Naar aanleiding van het op 5 maart 2024 verschenen bericht op verschillende media met als titel: PALU: “Burgerlijke ongehoorzaamheid loert om de hoek”, wenst het Ministerie van Openbare Werken de volgende reactie te geven.
Het project voor de bouw van de Corantijnbrug is reeds voor het jaar 2009 ontstaan, waarbij studies zijn uitgevoerd en diverse voorwaarden zijn bekeken voor een ontwerp. De nadruk wordt erop gevestigd dat het hierbij gaat om een grensoverschrijdend project en er dus sprake is van een nauwe samenwerking tussen buurlanden. Hierbij wordt dan ook gebruikgemaakt van wederzijdse deskundigheid en gezamenlijke voorbereidingen bij de uitvoeringsaspecten.
In het verlengde hiervan heeft de Guyanese regering ook een rol te vervullen en worden de relevante handelingen, om uiteindelijk tot de bouw in beide landen te komen, verricht met behulp van inzet van wederzijdse deskundigen. Hierbij staat samenwerking centraal, hetgeen de regering in het jaar 2009 -2010 en tussen 2010-2020 niet heeft nagestreefd waardoor er nooit een brug is gekomen.

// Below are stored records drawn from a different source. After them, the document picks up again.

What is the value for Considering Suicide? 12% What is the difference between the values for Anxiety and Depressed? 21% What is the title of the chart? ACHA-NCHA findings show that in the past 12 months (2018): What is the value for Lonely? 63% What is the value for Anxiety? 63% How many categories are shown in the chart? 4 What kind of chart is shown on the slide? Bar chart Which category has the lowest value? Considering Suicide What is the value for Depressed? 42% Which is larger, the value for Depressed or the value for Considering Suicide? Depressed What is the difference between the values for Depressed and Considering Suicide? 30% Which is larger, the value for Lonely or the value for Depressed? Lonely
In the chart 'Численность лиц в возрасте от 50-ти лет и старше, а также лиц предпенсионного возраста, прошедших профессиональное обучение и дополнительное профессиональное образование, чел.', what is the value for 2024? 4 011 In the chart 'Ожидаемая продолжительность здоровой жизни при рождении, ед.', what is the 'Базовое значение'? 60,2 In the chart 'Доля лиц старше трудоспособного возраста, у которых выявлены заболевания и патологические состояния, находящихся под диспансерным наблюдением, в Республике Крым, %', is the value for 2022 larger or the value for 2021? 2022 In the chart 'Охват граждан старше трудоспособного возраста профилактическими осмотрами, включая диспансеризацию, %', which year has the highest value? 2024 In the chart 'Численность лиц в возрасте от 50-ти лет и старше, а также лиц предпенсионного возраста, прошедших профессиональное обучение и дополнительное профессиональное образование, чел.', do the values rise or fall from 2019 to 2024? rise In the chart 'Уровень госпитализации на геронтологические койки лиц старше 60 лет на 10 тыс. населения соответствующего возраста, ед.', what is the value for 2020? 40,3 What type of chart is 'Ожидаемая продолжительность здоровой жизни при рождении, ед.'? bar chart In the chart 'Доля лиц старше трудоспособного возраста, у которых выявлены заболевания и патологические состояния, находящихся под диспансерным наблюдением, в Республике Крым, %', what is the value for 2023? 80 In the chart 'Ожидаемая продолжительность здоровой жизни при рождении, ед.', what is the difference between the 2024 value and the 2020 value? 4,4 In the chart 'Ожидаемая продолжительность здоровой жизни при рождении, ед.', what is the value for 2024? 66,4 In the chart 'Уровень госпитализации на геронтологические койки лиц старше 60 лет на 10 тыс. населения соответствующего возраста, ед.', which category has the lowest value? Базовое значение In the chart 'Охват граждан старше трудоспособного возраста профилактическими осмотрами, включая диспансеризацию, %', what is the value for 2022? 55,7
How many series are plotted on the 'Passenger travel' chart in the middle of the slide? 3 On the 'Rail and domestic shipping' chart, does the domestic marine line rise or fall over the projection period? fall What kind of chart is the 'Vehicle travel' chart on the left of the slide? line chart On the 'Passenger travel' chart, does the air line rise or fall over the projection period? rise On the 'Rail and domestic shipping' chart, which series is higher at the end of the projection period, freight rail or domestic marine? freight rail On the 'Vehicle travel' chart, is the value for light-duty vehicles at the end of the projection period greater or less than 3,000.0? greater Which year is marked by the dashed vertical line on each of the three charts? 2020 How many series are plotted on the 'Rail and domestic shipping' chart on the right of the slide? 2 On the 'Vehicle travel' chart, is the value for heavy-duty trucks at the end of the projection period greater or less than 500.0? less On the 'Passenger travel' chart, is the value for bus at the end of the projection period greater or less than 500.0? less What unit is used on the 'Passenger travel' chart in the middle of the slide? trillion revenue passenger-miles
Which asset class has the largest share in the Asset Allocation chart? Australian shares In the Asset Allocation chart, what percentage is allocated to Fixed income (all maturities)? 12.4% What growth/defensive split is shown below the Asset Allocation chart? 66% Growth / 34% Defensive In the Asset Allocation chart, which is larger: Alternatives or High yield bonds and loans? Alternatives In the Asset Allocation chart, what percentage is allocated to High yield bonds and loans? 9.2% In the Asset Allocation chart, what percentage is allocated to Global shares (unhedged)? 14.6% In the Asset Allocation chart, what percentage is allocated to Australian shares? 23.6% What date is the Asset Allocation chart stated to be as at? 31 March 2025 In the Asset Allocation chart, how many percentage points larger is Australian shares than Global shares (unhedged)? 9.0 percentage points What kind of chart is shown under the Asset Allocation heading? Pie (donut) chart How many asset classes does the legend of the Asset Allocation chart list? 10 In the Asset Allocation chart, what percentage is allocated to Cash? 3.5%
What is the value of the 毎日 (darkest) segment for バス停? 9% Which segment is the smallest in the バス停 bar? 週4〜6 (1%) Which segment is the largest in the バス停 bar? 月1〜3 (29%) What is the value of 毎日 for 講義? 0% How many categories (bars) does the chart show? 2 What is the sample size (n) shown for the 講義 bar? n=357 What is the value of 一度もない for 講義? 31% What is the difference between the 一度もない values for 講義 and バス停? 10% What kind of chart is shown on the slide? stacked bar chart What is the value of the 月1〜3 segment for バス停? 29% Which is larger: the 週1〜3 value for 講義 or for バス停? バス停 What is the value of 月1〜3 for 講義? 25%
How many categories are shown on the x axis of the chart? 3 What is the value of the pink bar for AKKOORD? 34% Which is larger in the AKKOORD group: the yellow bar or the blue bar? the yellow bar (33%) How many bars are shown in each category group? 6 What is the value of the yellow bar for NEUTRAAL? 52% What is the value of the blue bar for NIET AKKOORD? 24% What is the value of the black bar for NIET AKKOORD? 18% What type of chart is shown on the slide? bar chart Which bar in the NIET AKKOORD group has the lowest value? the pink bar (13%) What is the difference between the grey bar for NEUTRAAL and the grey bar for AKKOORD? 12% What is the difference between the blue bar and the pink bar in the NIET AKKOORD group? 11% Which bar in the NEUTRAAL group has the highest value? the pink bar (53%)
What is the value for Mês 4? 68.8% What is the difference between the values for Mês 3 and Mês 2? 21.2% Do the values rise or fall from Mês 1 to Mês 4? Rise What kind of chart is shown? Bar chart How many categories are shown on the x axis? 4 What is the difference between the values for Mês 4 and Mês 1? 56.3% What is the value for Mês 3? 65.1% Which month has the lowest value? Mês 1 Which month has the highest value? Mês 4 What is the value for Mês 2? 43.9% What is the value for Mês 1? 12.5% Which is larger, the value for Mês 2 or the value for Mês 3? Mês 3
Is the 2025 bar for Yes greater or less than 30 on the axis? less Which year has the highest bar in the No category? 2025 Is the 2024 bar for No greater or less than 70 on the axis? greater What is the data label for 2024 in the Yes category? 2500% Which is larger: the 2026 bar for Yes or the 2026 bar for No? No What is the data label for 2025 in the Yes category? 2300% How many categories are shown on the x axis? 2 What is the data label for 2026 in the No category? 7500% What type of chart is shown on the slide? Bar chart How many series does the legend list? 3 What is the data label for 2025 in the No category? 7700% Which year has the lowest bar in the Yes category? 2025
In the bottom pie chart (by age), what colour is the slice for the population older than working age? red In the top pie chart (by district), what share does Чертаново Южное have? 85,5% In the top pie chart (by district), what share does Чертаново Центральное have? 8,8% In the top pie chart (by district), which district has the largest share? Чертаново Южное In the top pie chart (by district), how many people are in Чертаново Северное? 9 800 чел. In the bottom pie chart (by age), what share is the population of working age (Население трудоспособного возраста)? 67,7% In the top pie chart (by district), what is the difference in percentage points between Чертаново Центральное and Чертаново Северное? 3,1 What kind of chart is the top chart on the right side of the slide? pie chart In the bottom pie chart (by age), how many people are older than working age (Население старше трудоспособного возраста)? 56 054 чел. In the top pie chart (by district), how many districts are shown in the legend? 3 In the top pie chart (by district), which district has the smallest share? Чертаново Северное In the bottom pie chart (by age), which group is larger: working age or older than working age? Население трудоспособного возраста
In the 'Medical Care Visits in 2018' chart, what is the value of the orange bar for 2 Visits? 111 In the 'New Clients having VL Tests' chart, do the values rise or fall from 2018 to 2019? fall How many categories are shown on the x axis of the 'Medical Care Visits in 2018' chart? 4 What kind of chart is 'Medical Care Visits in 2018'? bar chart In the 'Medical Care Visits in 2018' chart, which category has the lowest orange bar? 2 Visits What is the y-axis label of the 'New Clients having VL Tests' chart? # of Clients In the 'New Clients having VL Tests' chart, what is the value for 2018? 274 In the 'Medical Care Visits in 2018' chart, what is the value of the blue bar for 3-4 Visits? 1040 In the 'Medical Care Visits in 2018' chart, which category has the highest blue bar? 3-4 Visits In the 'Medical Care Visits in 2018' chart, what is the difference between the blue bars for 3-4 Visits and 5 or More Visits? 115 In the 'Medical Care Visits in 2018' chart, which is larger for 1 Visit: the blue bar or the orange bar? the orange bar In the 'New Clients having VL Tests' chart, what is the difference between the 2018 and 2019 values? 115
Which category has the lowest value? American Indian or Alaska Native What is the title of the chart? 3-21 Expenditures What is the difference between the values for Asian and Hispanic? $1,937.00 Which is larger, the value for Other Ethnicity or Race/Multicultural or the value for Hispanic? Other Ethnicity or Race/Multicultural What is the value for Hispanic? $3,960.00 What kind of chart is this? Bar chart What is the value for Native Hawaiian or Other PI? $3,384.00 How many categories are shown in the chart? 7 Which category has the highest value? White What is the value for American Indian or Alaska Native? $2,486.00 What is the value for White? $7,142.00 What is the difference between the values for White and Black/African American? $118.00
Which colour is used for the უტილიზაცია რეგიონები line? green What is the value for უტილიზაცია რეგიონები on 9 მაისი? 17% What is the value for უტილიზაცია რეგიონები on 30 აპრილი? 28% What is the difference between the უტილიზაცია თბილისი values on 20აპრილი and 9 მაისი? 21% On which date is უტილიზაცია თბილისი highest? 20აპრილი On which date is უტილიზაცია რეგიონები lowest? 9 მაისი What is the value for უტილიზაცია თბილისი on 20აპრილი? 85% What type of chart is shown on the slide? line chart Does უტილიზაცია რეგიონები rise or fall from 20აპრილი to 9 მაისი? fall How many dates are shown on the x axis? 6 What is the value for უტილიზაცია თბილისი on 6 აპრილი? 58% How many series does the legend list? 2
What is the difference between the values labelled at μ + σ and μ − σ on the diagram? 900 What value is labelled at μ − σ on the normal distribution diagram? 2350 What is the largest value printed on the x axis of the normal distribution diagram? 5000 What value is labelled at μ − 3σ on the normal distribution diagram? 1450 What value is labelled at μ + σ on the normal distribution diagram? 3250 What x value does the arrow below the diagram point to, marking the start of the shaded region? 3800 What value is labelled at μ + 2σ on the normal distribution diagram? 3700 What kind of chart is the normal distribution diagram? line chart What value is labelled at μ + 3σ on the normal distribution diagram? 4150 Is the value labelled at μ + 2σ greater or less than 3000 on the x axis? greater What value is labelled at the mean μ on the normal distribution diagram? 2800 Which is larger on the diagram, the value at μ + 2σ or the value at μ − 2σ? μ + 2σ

Door de huidige regering wordt op basis van gezamenlijke inzet en respectering van de wederzijdse soevereiniteit uitvoering gegeven aan het project voor de bouw van de Corantijnbrug. Tenslotte is het ministerie de mening toegedaan dat de PALU de vrijheid heeft beleidsaangelegenheden te bespreken, doch geen (voorbarige) conclusies moet trekken over het al dan niet dienen van het nationaal belang.